And of course, if it's a general integral, I cannot do it. So I have to figure out enough about the integral. So here it is. We have psi of x and t. It's integral dk phi of k e to the ikx minus omega of kt.

OK. It's useful for us to look at this wave at time equals 0 so that we later compare it with the result of the integral. So phi psi at time equals 0 is just dk phi of k e to the ikx.

Only thing you know is that phi has peaked around k0. You don't know more than that. But that's psi of x and time equals 0. Let's look at it later. So we have this thing here. And I cannot do the integral unless I do some approximations.

And I will approximate omega. Omega of k, since we're anyway going to integrate around k0, let's do a Taylor series. It's omega of k0 plus k minus k0, the derivative of omega with respect to k at k0 plus order k minus k0 squared.

So let's--

do this here. So if I've expanded omega as a function of k, which is the only reasonable thing to do. k's near k0 are the only ones that contribute. So omega of k may be an arbitrary function, but it has a Taylor expansion.

And certainly, you've noted that you get back derivative that somehow is part of the answer, so that's certainly a bonus. So now we have to plug this into the integral. And this requires a little bit of vision because it suddenly seems it's going to get very messy.

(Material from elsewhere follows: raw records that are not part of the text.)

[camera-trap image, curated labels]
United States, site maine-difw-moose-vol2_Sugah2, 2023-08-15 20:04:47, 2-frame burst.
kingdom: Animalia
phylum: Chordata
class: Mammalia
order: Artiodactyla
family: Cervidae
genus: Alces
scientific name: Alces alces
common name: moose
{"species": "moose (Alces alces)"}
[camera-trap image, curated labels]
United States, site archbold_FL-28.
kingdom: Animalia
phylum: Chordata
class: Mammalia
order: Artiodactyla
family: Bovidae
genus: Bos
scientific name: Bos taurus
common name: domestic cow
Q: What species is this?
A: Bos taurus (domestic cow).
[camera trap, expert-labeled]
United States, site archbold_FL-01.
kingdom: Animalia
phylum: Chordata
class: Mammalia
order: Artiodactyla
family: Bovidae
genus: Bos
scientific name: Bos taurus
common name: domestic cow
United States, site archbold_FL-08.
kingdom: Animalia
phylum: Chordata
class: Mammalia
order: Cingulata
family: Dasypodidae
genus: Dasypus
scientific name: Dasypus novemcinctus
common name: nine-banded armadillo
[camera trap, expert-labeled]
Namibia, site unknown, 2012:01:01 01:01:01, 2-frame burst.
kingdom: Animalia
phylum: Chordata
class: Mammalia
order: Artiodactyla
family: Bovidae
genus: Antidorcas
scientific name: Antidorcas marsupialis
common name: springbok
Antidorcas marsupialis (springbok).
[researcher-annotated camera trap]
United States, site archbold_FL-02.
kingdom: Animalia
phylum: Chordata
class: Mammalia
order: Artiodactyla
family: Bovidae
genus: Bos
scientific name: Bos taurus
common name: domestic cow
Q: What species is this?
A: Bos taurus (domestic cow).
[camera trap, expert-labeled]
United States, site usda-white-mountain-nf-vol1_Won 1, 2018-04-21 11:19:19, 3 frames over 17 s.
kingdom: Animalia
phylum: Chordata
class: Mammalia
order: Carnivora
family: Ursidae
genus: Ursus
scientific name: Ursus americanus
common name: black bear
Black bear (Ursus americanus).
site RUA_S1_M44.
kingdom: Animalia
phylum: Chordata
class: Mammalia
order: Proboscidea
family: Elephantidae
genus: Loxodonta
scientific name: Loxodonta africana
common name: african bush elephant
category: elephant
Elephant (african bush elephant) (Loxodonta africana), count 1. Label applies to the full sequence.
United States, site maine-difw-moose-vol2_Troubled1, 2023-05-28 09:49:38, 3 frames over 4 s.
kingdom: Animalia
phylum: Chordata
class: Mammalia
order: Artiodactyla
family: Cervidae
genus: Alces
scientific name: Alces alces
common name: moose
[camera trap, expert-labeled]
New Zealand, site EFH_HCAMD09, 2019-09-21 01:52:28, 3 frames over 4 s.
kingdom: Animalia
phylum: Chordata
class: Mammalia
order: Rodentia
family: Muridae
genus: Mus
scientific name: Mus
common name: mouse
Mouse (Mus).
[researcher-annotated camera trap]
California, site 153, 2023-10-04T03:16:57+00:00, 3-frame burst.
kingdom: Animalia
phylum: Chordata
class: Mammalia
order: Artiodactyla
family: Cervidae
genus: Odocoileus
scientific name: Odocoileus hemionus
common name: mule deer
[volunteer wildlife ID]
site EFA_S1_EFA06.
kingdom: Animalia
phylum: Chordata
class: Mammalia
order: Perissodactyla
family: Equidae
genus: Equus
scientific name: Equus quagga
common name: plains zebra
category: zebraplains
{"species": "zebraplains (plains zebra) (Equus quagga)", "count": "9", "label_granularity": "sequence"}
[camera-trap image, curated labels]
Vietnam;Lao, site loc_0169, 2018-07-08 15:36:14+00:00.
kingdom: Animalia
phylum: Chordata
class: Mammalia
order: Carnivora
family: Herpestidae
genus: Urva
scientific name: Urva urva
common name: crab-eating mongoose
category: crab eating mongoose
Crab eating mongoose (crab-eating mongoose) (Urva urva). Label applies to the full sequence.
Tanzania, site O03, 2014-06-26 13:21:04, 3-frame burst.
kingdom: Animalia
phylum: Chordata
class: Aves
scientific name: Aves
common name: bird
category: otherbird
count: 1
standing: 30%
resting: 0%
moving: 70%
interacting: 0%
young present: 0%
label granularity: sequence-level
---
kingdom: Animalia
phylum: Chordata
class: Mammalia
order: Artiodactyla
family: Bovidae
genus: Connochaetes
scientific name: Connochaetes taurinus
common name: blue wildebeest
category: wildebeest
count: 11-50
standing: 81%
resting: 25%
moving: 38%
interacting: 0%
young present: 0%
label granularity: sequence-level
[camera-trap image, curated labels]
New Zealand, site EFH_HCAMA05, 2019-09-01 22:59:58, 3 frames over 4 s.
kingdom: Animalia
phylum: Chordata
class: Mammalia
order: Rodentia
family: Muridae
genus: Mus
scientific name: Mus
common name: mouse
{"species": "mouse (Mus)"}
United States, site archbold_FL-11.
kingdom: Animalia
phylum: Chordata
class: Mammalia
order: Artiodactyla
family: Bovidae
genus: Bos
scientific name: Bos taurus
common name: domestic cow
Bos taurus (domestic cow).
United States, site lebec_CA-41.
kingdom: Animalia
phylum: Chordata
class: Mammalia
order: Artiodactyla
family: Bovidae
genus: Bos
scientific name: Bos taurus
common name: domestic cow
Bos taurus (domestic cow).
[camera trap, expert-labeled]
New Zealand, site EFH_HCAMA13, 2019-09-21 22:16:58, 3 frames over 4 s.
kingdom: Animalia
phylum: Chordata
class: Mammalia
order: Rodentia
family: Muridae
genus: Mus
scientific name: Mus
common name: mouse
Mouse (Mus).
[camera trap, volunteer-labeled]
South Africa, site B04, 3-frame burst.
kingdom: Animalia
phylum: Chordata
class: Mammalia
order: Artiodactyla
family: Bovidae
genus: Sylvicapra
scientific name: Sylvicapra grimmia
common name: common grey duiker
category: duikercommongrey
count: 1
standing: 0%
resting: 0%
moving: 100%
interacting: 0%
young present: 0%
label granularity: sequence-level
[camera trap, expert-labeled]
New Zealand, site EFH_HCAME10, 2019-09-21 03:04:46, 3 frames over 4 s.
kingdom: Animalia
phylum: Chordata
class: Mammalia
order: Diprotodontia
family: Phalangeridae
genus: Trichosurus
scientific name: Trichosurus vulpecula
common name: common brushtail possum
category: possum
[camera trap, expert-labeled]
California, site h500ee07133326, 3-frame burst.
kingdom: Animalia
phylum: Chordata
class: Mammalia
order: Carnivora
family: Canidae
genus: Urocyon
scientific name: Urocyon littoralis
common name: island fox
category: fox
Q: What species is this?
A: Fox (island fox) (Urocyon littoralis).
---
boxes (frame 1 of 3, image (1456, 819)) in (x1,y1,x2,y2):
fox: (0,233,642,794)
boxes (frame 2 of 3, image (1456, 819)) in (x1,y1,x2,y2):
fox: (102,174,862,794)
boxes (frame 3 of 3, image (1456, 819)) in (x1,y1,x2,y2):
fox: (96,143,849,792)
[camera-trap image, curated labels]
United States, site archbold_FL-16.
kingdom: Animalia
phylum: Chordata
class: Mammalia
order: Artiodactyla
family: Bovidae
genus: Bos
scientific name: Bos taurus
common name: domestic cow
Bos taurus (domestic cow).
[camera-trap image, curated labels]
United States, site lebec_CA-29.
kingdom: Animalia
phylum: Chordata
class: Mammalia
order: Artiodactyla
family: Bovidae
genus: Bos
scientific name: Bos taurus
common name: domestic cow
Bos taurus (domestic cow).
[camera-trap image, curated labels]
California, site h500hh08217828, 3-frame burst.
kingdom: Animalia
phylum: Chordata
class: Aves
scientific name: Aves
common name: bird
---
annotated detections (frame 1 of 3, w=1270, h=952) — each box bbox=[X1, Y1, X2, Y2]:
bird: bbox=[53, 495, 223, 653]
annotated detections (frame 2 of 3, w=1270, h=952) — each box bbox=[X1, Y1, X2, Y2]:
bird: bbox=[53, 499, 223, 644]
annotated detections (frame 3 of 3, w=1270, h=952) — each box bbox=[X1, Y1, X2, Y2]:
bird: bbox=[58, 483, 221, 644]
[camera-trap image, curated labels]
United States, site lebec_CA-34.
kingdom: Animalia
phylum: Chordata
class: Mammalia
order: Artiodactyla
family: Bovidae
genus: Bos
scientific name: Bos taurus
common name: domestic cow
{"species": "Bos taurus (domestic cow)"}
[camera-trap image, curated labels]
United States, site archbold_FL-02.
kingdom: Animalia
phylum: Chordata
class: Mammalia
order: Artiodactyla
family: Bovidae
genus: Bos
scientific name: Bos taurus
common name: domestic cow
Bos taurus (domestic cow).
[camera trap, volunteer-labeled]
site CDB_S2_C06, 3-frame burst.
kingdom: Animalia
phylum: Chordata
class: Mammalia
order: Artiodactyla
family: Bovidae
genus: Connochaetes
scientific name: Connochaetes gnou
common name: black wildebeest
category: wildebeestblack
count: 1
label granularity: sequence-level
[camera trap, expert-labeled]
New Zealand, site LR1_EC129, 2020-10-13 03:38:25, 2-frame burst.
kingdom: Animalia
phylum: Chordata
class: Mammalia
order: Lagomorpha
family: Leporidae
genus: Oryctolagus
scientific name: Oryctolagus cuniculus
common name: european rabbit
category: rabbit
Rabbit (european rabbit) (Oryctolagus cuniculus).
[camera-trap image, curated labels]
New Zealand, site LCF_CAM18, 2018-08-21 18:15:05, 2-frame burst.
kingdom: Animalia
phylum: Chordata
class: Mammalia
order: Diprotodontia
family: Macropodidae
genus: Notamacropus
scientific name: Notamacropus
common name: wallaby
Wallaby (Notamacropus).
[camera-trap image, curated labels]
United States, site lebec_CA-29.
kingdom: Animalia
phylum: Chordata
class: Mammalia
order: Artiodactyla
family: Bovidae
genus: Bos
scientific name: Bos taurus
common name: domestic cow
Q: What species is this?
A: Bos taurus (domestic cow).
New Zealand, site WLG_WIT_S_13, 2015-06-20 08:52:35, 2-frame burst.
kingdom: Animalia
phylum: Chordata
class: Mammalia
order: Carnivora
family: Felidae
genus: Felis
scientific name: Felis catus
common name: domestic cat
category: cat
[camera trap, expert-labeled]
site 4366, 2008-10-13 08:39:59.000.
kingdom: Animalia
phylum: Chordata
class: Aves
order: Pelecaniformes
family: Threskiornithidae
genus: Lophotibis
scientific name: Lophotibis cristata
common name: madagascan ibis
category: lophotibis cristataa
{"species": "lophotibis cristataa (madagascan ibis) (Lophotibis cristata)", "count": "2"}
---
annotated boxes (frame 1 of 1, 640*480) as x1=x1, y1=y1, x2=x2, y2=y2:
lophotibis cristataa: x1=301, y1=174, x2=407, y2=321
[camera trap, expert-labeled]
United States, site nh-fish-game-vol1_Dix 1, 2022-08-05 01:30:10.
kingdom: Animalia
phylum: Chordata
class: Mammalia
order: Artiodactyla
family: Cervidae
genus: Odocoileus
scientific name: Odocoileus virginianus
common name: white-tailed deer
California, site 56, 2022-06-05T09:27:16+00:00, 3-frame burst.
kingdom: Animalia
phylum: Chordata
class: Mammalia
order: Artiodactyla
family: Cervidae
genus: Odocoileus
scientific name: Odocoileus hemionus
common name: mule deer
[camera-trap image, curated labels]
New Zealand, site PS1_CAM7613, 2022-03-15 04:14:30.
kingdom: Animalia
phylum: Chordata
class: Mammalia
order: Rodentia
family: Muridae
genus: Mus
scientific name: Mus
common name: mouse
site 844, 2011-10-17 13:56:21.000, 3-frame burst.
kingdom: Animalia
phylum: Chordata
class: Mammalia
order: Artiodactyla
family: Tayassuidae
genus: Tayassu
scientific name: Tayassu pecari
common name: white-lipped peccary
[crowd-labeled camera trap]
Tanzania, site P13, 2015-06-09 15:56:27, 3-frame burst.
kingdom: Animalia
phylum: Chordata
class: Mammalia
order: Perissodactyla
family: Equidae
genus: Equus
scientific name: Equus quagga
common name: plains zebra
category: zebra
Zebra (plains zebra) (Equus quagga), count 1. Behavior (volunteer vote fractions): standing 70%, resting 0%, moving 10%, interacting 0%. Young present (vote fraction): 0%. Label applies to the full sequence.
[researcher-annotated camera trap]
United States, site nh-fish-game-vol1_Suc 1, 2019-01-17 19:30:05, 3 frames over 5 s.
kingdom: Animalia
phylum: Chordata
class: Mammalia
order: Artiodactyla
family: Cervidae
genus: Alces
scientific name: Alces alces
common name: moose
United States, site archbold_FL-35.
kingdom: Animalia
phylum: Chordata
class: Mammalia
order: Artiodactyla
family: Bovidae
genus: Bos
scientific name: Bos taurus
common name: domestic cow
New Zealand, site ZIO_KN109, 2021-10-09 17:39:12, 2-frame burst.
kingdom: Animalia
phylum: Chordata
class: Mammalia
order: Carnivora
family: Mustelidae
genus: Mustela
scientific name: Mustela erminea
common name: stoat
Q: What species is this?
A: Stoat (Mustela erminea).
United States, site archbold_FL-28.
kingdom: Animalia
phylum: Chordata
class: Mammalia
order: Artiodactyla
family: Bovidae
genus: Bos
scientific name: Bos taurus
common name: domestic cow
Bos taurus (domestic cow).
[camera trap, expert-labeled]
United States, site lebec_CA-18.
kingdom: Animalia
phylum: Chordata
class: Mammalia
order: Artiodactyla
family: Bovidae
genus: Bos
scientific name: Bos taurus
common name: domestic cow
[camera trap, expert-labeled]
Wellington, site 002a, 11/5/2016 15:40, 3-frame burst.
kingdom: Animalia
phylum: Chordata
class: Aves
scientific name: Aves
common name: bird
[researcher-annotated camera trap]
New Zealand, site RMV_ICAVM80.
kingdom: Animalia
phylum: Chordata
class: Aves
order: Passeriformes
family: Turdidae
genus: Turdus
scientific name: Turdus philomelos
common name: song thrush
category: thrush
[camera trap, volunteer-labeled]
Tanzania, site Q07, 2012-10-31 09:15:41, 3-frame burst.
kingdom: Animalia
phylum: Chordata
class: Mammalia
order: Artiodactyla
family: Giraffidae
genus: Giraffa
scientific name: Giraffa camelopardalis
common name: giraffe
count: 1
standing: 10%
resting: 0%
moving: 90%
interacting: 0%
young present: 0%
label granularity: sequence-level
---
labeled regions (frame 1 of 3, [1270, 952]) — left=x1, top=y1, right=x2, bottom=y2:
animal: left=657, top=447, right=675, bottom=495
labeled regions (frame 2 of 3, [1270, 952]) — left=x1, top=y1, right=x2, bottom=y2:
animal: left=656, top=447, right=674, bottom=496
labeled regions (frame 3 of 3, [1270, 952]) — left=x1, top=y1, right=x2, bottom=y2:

But if you look at it for a few seconds, you can see what's going on. So psi of x and t, so far, dk phi of k e to the ikx.

So far so good. I'll split the exponential so as to have this thing separate. Let's do this. e to the minus i. I should put omega of k times t. So I'll begin. Omega of k0 times t. That's the first factor.

e to the minus i, the second factor. k--

k d omega dk.

k0 times t. And the third factor is this one with the k0. e to the minus-- it should be e to the plus. i k not d omega dk.

k0 t. Plus order--

higher up. So e to the negligible--

negligible until you need to figure out distortion of wave patterns. We're going to see the wave pattern move. If you want to see the distortion, you have to keep that [INAUDIBLE]. We'll do that in a week from now.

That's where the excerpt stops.